Rebuilding hope

Young people pitch in at South Arm


It's hot, tough, and filthy work, but these kids are more than happy to do it.


One gripe that came out of a bushfire community recovery meeting last week in Bowraville was the lack of young hands being raised to help with the clean up.

Well there's currently a dozen or so young guns out at South Arm who are working hard to rebuild fences and faith in their generation.

For the past two weeks primary industries students from Macksville High have been volunteering their skills and their brawn to pull down charcoaled fencing and drive in new posts at the Perks' farm along South Arm Rd.

Darryl and Terry-Anne Perks thankfully live in town, because that Friday the firestorm tore through their acreage, where they're keeping 70 head of stock.

"My tractors all got cooked, and about five kilometres of fencing is gone," he said.

His property straddles both sides of South Arm Rd, and McHughs Creek, meaning all five kilometres of burned fence was for keeping his cattle in.

Without his tractor he can't use the post driver he's got, making the work of rebuilding the fencing a painfully slow process.

So it was just as well that Terry Argent approached him and offered the vigour of a dozen eager volunteers.

"This means a hell of a lot to me," Darryl said.

Teacher Luke Smith hatched the idea just after the fire front had passed though, and, with the help of primary industries teacher Terry, set about organising the kids to volunteer their services with BlazeAid.

Mr Smith said the situation was a win-win, with fire-affected farmers getting a helping hand, and the students clocking up some hours for their courses while getting some real-world experience.

"It's good for them to come out and see that even though there's a disaster the farmers are still in good spirits and appreciate the help.
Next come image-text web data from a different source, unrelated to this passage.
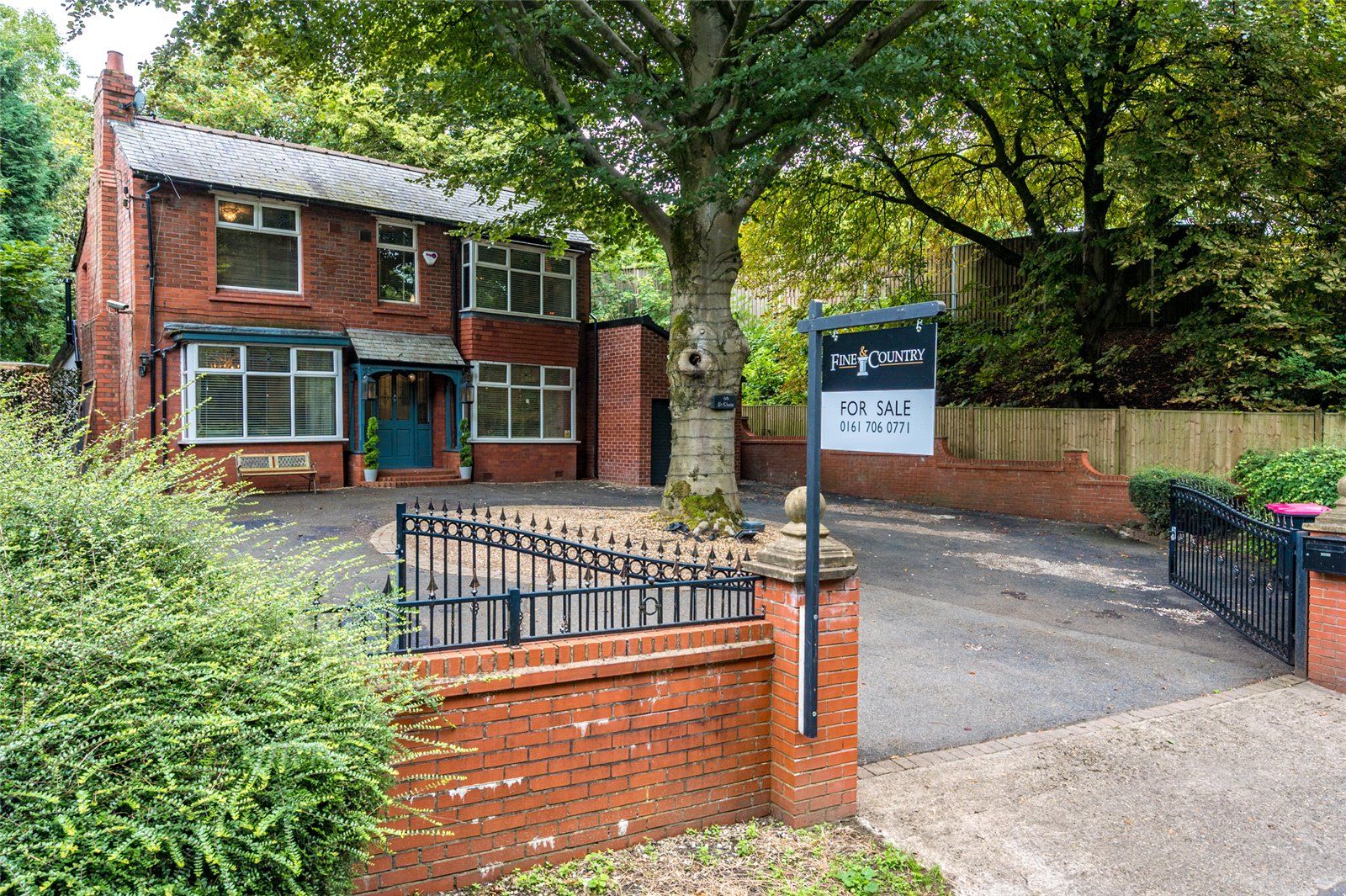 3 bed detached house for sale in Greenleach Lane, Roe Green, Worsley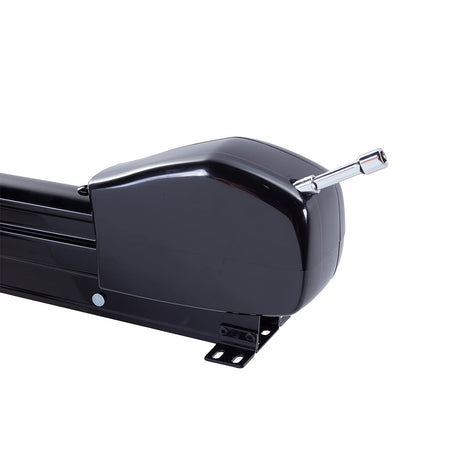 Trailfx TrailFX Nerf Bars Fits 2009-2018 Ram 1500 Crew Cab Titanium Black Powder Coated Aluminum 4-1/2 Inch - Outdoor Depot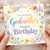 Birthday Card, To A Very Special Godmother Happy Birthday Floral Card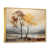Gold Floater Framed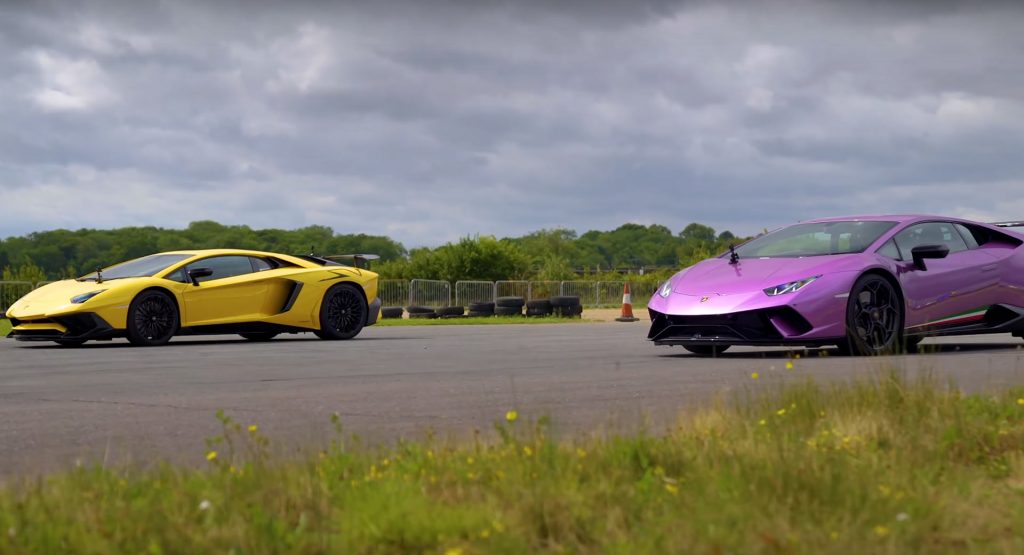  Can The Lamborghini Huracan Performante Outperform The Aventador SV?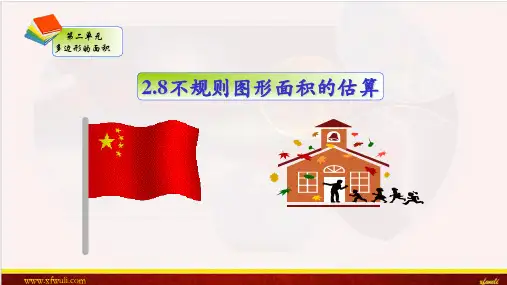 2.8不规则图形面积的估算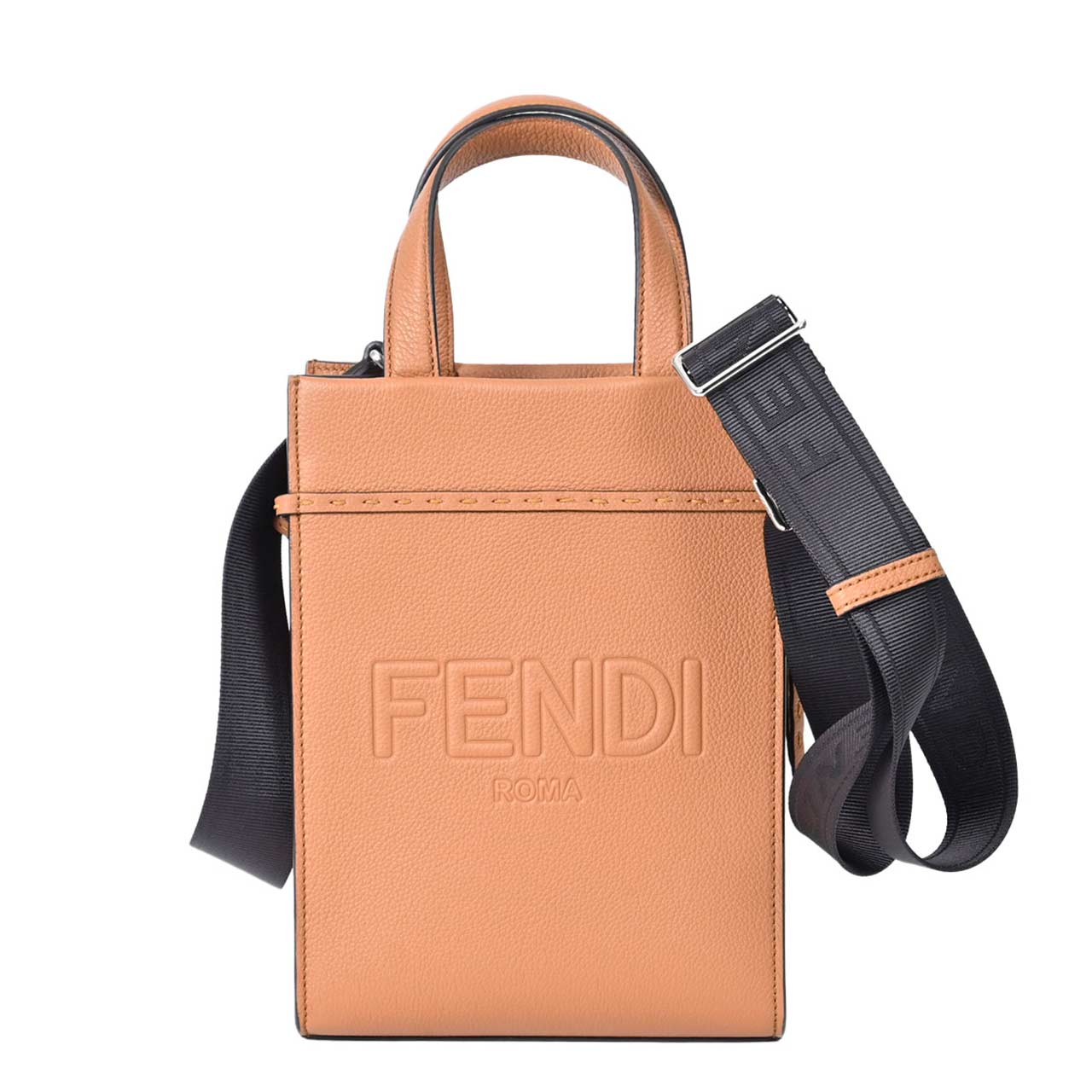 ★フェンディ FENDI トートバッグ 7VA584 F0CGB ブラウン 年秋冬 メンズ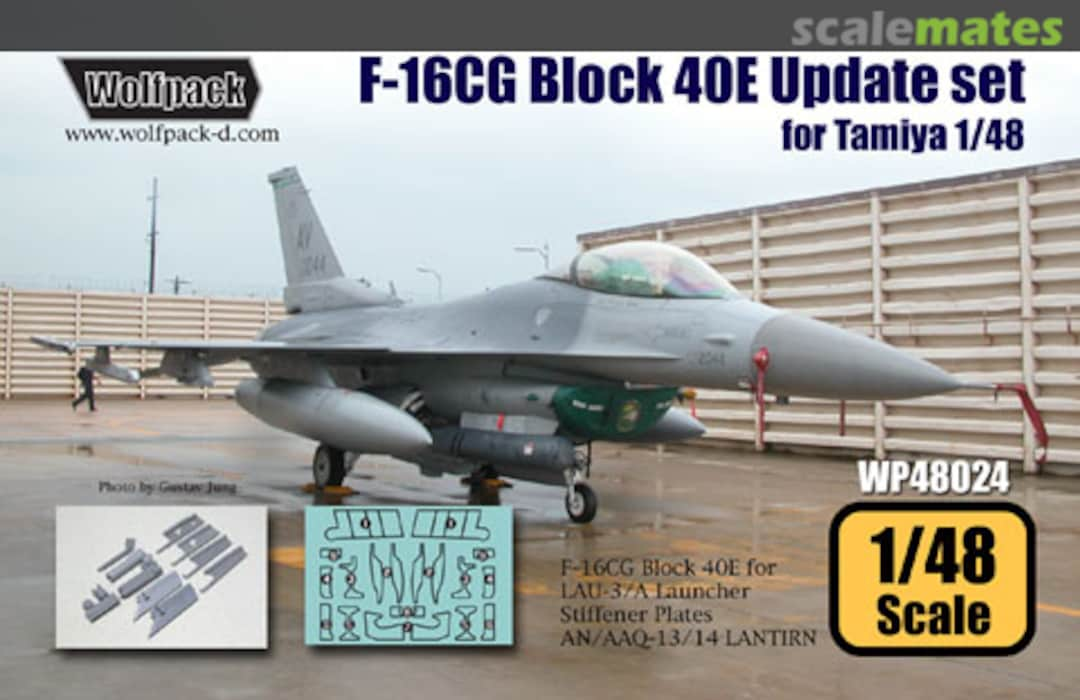 Boxart F-16CG Block 40E OIF Update Set WP48024 Wolfpack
And it's showing them that if they help out, then later on down the line if they need the help, people will come," he said.

To prove the point, as soon as the local community heard what Terry, Luke and the kids were doing, people were bending over backwards to assist them: the Bowra Hotel lianed the school a mini bus to transport the kids to and fro; Tony Fuller organised steel posts, strainer posts and wire; Joe Mitchell has been out cutting wooden posts to size.